Visit The Medieval Part of The City
The medieval part of Dublin dates back to 11th century, and is a nice part of town.
Bring a picnic or buy some takeaway food, join the locals down in St Patricks park and watch time fly by on the clock of the beautiful St Patricks church.
Christchurch cathedral is also located in the medieval part of Dublin, it’s a really old cathedral, founded in 1030 it is one of the oldest buildings in Dublin.
It costs 7 Euro to go inside, but there are free concerts quite often which are worth a visit.
Walk The Golden Mile
Pub crawls are very popular in Dublin, but you don’t have to do it with an organised tourist group. Locals do it every weekend along the Golden Mile.
The real name of the street is “Victoria Street”, but it has been nicknamed “The Golden Mile” because there are countless of bars along the street, and it has become somewhat of a local tradition to try to drink at every pub in one night.

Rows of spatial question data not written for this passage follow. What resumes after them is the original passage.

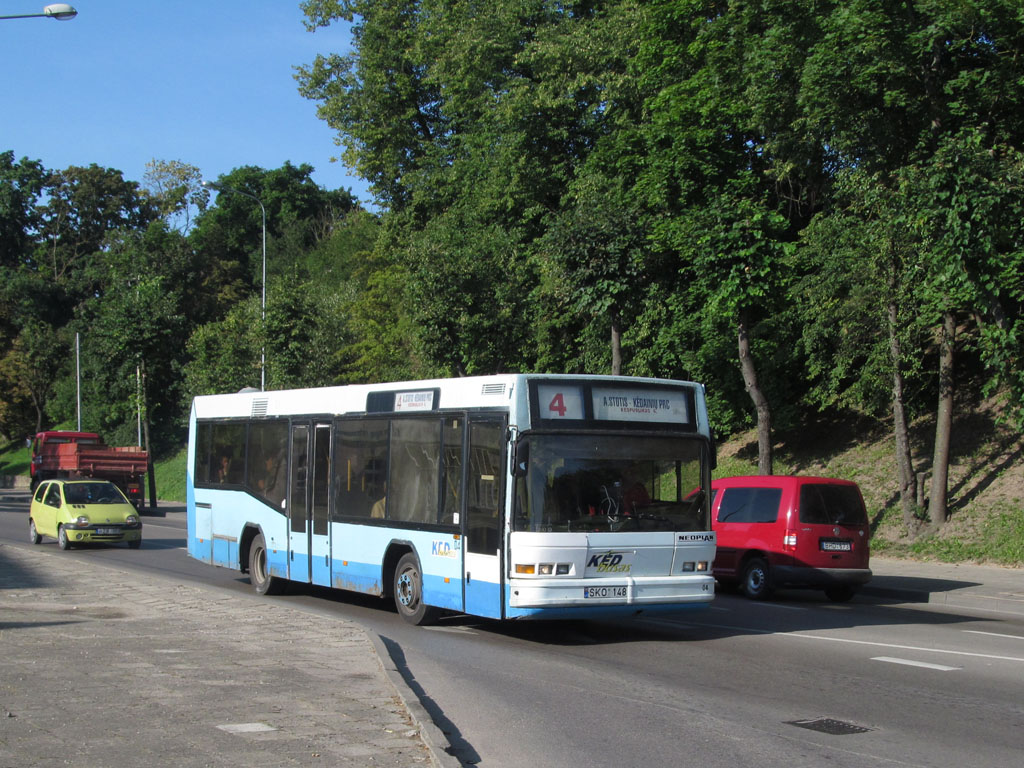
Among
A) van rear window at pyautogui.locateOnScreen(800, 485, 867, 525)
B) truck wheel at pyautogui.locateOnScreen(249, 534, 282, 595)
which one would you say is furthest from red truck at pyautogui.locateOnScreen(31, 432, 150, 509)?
van rear window at pyautogui.locateOnScreen(800, 485, 867, 525)

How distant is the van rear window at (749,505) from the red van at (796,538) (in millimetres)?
16

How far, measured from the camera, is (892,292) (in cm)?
2152

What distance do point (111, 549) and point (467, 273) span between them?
12197 millimetres

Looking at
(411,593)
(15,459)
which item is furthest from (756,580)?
(15,459)

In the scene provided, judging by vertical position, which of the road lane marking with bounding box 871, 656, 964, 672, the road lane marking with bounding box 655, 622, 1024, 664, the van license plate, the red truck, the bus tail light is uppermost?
the red truck

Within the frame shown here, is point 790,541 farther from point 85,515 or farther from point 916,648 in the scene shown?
point 85,515

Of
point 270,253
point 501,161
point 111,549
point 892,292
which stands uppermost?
point 270,253

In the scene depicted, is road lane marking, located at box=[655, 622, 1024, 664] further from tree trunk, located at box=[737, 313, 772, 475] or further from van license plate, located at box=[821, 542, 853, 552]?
tree trunk, located at box=[737, 313, 772, 475]

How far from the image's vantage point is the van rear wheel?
16.8 m

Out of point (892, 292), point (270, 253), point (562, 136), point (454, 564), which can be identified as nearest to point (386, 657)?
point (454, 564)

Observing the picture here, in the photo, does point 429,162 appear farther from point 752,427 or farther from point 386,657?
point 386,657

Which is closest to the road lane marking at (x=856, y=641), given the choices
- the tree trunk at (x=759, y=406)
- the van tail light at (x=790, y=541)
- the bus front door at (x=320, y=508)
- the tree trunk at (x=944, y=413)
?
the van tail light at (x=790, y=541)

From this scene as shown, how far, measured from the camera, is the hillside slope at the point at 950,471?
21.5 metres

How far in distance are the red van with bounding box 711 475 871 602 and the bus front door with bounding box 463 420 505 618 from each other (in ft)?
21.8
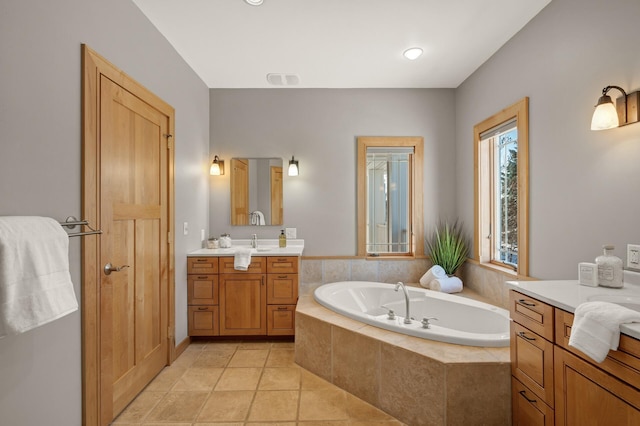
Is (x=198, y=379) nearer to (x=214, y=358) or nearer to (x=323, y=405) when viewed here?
(x=214, y=358)

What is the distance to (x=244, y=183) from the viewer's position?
3.67m

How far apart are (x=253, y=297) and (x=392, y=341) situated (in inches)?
59.4

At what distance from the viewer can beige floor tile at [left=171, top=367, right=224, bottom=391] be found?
91.6 inches

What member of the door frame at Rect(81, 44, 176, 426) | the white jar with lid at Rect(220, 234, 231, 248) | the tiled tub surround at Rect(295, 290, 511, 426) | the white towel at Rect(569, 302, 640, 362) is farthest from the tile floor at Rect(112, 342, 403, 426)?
the white towel at Rect(569, 302, 640, 362)

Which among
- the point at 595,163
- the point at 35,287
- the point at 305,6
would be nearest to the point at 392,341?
the point at 595,163

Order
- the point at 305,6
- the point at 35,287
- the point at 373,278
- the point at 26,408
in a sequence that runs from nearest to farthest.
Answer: the point at 35,287 → the point at 26,408 → the point at 305,6 → the point at 373,278

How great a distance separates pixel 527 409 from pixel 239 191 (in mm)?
3113

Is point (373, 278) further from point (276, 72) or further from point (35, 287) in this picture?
point (35, 287)

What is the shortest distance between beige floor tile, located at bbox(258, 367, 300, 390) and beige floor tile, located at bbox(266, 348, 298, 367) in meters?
0.08

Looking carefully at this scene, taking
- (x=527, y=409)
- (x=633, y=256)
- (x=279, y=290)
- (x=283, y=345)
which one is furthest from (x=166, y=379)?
(x=633, y=256)

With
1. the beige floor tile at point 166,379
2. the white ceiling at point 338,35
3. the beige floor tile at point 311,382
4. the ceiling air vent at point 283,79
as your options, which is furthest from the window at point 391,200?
the beige floor tile at point 166,379

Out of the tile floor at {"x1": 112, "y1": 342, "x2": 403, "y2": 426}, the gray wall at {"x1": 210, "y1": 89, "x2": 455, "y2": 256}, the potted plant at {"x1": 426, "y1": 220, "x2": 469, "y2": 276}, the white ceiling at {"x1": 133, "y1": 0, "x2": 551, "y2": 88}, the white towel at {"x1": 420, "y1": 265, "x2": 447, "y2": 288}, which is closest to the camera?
the tile floor at {"x1": 112, "y1": 342, "x2": 403, "y2": 426}

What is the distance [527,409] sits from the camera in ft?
5.29

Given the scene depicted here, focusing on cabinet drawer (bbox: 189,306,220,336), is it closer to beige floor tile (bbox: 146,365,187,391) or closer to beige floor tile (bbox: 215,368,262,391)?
beige floor tile (bbox: 146,365,187,391)
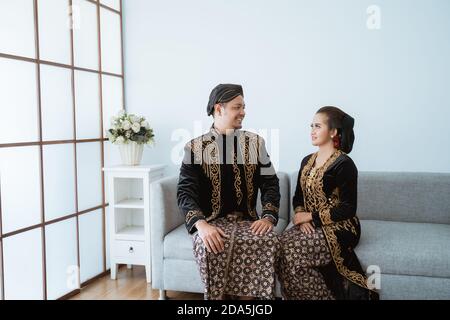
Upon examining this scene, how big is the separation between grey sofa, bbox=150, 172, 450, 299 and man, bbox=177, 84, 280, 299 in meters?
0.49

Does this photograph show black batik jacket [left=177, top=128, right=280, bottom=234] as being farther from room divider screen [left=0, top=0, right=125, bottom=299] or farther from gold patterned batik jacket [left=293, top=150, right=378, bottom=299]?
room divider screen [left=0, top=0, right=125, bottom=299]

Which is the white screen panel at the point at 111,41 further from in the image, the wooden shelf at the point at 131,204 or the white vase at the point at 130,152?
the wooden shelf at the point at 131,204

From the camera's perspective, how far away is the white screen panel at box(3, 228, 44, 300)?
7.80 ft

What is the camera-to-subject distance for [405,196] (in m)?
2.80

Few people have ever made it to the end of the Golden Mile: will you?
Stout and Whiskey History
Alcohol is an important part of Irish culture, and the tour of the Guinness Storehouse is the most popular thing to do in Dublin.
If you’re a big fan of beer or Guinness this is definitely worth a visit, and for the 15 Euro entry you get a free Guinness to enjoy with the best view of Dublin.
Jameson’s Distillery which produces the Irish Whiskey also has tours for visitors, and they cost around 13 Euro. However, those who aren’t very interested in beer and Guinness often don’t think it’s worth the entry fee.
We didn’t go there ourselves for that reason, but thought it would be good to mention it since it’s so popular.
The number one attraction in Dublin with more than 750,000 visitors every year is the Guinness Storehouse tour, and there is good reason for this. At the brewery you will learn the history and cooking secrets to the beer, and get a free tasting by the end of the tour.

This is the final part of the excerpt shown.